Provided records:
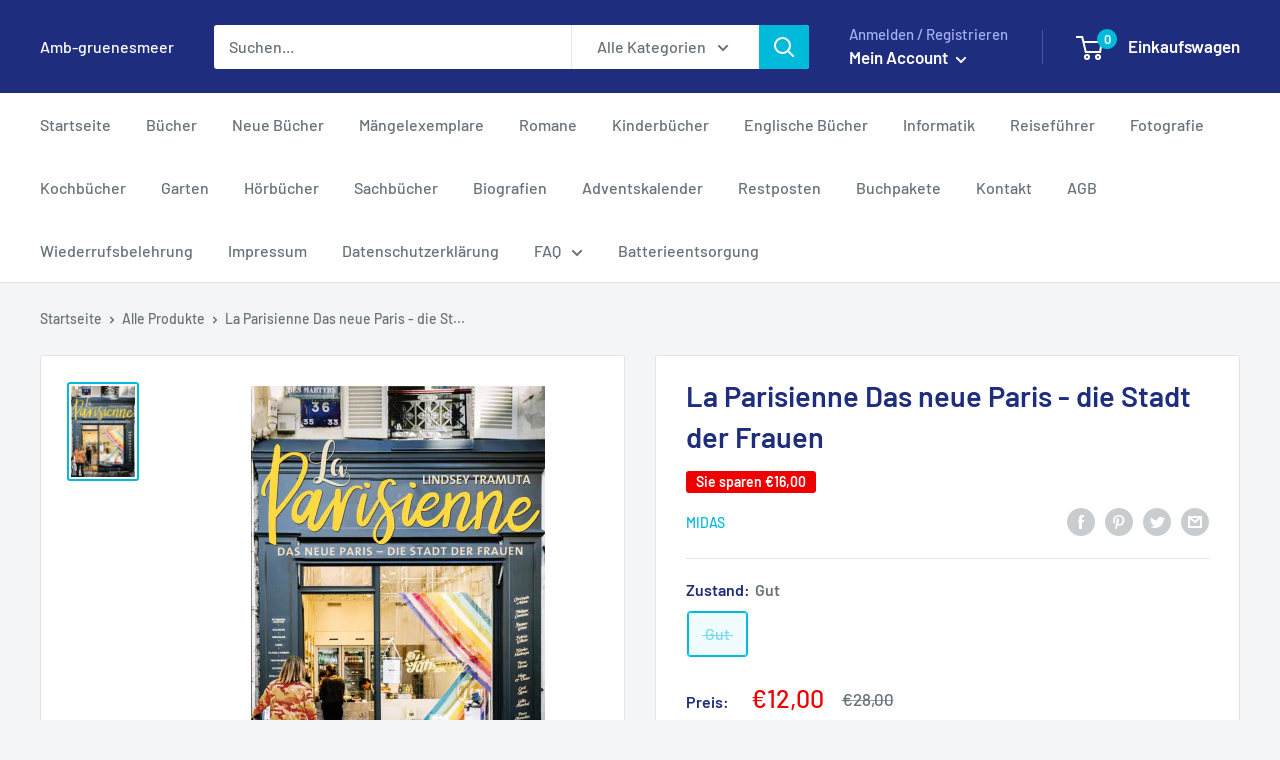

--- FILE ---
content_type: application/javascript; charset=utf-8
request_url: https://cs.iubenda.com/cookie-solution/confs/js/94015794.js
body_size: -135
content:
_iub.csRC = { consApiKey: 'mhGE0BeM9qeUyv3l0esEPr7Sm3FxvALZ', brand: 'Complianz', publicId: 'f25b7e24-7259-43e6-8a7f-ff26c88c698c', floatingGroup: false };
_iub.csEnabled = true;
_iub.csPurposes = [1,4];
_iub.cpUpd = 1750527788;
_iub.csFeatures = {"geolocation_setting":true,"cookie_solution_white_labeling":1,"rejection_recovery":false,"full_customization":true,"multiple_languages":true,"mobile_app_integration":false};
_iub.csT = null;
_iub.googleConsentModeV2 = true;
_iub.totalNumberOfProviders = 7;
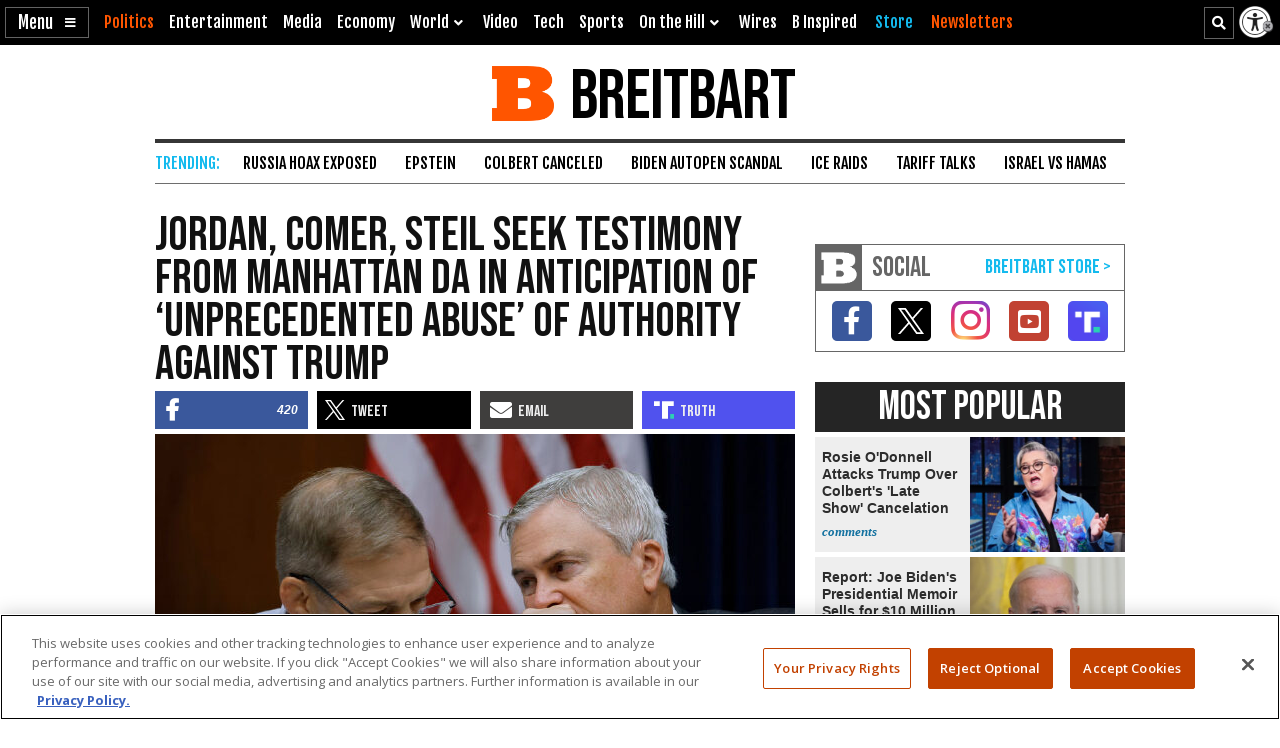

--- FILE ---
content_type: text/html; charset=utf-8
request_url: https://www.google.com/recaptcha/api2/aframe
body_size: 144
content:
<!DOCTYPE HTML><html><head><meta http-equiv="content-type" content="text/html; charset=UTF-8"></head><body><script nonce="NEps-TTCbFc8dpy__bnDpg">/** Anti-fraud and anti-abuse applications only. See google.com/recaptcha */ try{var clients={'sodar':'https://pagead2.googlesyndication.com/pagead/sodar?'};window.addEventListener("message",function(a){try{if(a.source===window.parent){var b=JSON.parse(a.data);var c=clients[b['id']];if(c){var d=document.createElement('img');d.src=c+b['params']+'&rc='+(localStorage.getItem("rc::a")?sessionStorage.getItem("rc::b"):"");window.document.body.appendChild(d);sessionStorage.setItem("rc::e",parseInt(sessionStorage.getItem("rc::e")||0)+1);localStorage.setItem("rc::h",'1768843246885');}}}catch(b){}});window.parent.postMessage("_grecaptcha_ready", "*");}catch(b){}</script></body></html>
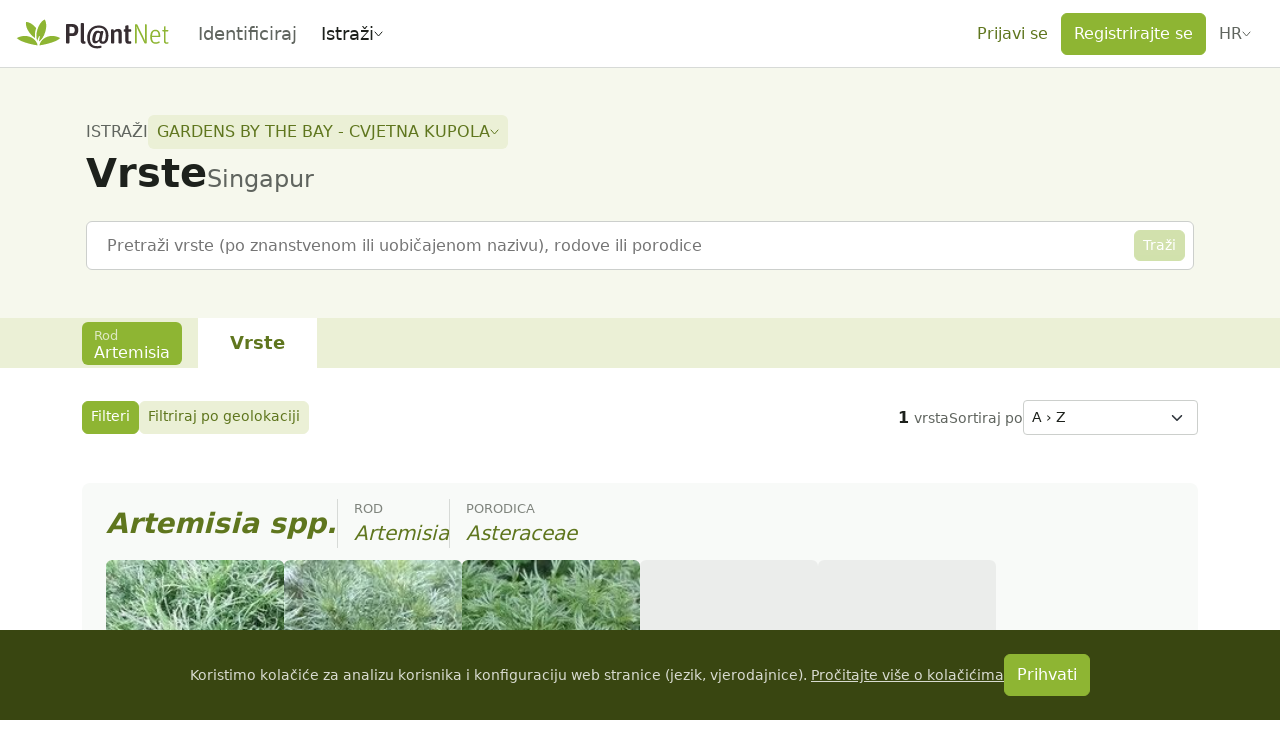

--- FILE ---
content_type: text/javascript; charset=utf-8
request_url: https://identify.plantnet.org/_nuxt/-3i2xhBm.js
body_size: 1719
content:
import{A as O,n as E,c as k,o as u,D as L,h as V,V as D,y as R,a1 as W,i as x,C as F,d as S,f as $,b as w,F as N,r as z,e as P,g as b,t as B,O as J,k as I,j as A,_ as G,E as T}from"./XcKVyxwn.js";import{_ as q}from"./xU-Z3dsP.js";import{_ as U}from"./DkhpxQI5.js";import{_ as H}from"./DYE57F3u.js";import{P as K}from"./CsO6NQZL.js";const Q={__name:"MiniMap",props:{project:{type:Object,required:!0},height:{type:String,default:"280px"}},setup(t,{expose:g}){const n=t;let o=null,r=null,p=null,y;const j=L(),m=O(null),_=async()=>{o||(clearTimeout(y),y=setTimeout(async()=>{if(!m.value?.element)return;r=new K(m.value.element,j),o=await r.init({fullscreenControl:!1,noLayers:!0,zoomControl:!1,attributionControl:!1}),r.addTileLayer("https://{s}.tile.openstreetmap.org/{z}/{x}/{y}.png",{id:"OpenStreetMap",attribution:'© <a href="https://www.openstreetmap.org/copyright">OpenStreetMap</a> contributors',unloadInvisibleTiles:!0}),o.setView([0,0],3);const d=r.geoJSON(n.project.geometry,{weight:2,color:"var(--brand-solid)",fillColor:"var(--brand-solid)"}).addTo(o),l=d.getBounds(),f=l?l.getEast()+l.getWest():null;if(l&&l.getEast()>175&&l.getWest()<-175&&f>-1&&f<1){if(n.project.geometry.type==="MultiPolygon"){o.removeLayer(d);let a=null;n.project.geometry.coordinates.forEach(e=>{const c=r.geoJSON({type:"Polygon",coordinates:e},{weight:2,color:"var(--brand-solid)",fillColor:"var(--brand-solid)"}).addTo(o),C=a?a.getBounds().getNorth()-a.getBounds().getSouth()+a.getBounds().getEast()-a.getBounds().getWest():0;a=c.getBounds().getNorth()-c.getBounds().getSouth()+c.getBounds().getEast()-c.getBounds().getWest()>C?c:a;const i={type:"Polygon",coordinates:e.map(h=>h.map(v=>[v[0]+360,v[1]]))};r.geoJSON(i,{weight:2,color:"var(--brand-solid)",fillColor:"var(--brand-solid)"}).addTo(o);const s={type:"Polygon",coordinates:e.map(h=>h.map(v=>[v[0]-360,v[1]]))};r.geoJSON(s,{weight:2,color:"var(--brand-solid)",fillColor:"var(--brand-solid)"}).addTo(o)}),p=()=>{o.fitBounds(a.getBounds(),{padding:[50,50]})},p()}}else p=()=>{o.fitBounds(d.getBounds(),{padding:[25,25]})},p()},0))};return E(()=>{clearTimeout(y)}),g({refresh:_}),(d,l)=>{const f=H;return u(),k(f,{id:`project-mini-map-${t.project.id}`,ref_key:"miniMapRef",ref:m,height:t.height,rounded:"none",class:"bg-light"},null,8,["id","height"])}}},X={class:"project-selector"},Y=["id"],Z=["id"],ee=["aria-describedby"],te=["onClick"],ie={__name:"ProjectSelector",props:{id:{type:String,default:"project-selector-dropdown"},projectId:{type:String,default:null},projectsIds:{type:Array,default:null},variant:{type:String,default:"ghost-primary",validator:t=>["ghost-primary","soft-primary","primary"].includes(t)},size:{type:String,default:"sm",validator:t=>["sm","md","lg"].includes(t)},menuPlacement:{type:String,default:"bottom-start"}},setup(t){const g=t,n=V(),o=D(),r=R(),{fetchProjects:p,fetchProjectsWithGeoData:y}=W(),j=O({}),m=x(()=>n.getters.getProjectById(g.projectId)),_=x(()=>o.name||""),d=x(()=>g.projectsIds&&g.projectsIds.length>0?n.getters.getCategoriesByProjectsIds(g.projectsIds):n.state.categories),l=(e,c)=>()=>e.kt&&c.geometry?(j.value[c.id].refresh(),!0):!1,f=async()=>{if(!n.getters.isProjectsGeometryLoaded())try{const e=await y();n.commit("setCategories",{categories:e})}catch{}},a=e=>_.value.split("___")[0]==="project-species-tags-tag"&&!e.tag?T(r({name:"project-taxon",params:{project:e.id,taxon:"species"}})):(_.value.split("___")[0]==="project-taxon"||_.value.split("___")[0]==="project-species-tags-tag")&&e.tag?T(r({name:"project-species-tags-tag",params:{project:e.id,tag:e.tag.key}})):T(r({params:{project:e.id}}));return F(async()=>{if(d.value.length===0)try{const e=await p();n.commit("setCategories",{categories:e})}catch{}}),(e,c)=>{const C=G,M=q;return u(),S("div",X,[$(U,{variant:t.variant,size:t.size,placement:t.menuPlacement,onShow:f},{button:w(()=>[I(B(P(m).title),1)]),default:w(()=>[(u(!0),S(N,null,z(P(d),i=>(u(),S("li",{id:`${t.id}-group—${i.id}`,key:i.id},[b("header",{id:`${t.id}-group—${i.id}-header`,class:"dropdown-header"},B(i.title),9,Z),b("ul",{"aria-describedby":`${t.id}-group—${i.id}-header`,class:"list-unstyled",role:"group"},[(u(!0),S(N,null,z(i.projects,s=>(u(),k(M,{key:s.id,"on-show":l(i,s),placement:"right"},{content:w(()=>[b("div",null,B(s.title),1),$(Q,{ref_for:!0,ref:h=>P(j)[s.id]=h,project:s,height:"200px",style:{width:"200px"}},null,8,["project"])]),default:w(()=>[b("li",null,[b("button",{type:"button",class:J(["dropdown-item",{active:s.id===P(m).id}]),role:"menuitem",onClick:h=>a(s)},[I(B(s.title)+" ",1),i.kt&&s.geometry?(u(),k(C,{key:0,icon:"earth"})):A("",!0)],10,te)])]),_:2},1032,["on-show"]))),128))],8,ee)],8,Y))),128))]),_:1},8,["variant","size","placement"])])}}};export{ie as _};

Exercise aim:
Wherever the string "html" turns up in the material, copy the whole line.

Reply:
content_type: text/html; charset=utf-8
<!DOCTYPE HTML><html><head><meta http-equiv="content-type" content="text/html; charset=UTF-8"></head><body><script nonce="NEps-TTCbFc8dpy__bnDpg">/** Anti-fraud and anti-abuse applications only. See google.com/recaptcha */ try{var clients={'sodar':'https://pagead2.googlesyndication.com/pagead/sodar?'};window.addEventListener("message",function(a){try{if(a.source===window.parent){var b=JSON.parse(a.data);var c=clients[b['id']];if(c){var d=document.createElement('img');d.src=c+b['params']+'&rc='+(localStorage.getItem("rc::a")?sessionStorage.getItem("rc::b"):"");window.document.body.appendChild(d);sessionStorage.setItem("rc::e",parseInt(sessionStorage.getItem("rc::e")||0)+1);localStorage.setItem("rc::h",'1768843246885');}}}catch(b){}});window.parent.postMessage("_grecaptcha_ready", "*");}catch(b){}</script></body></html>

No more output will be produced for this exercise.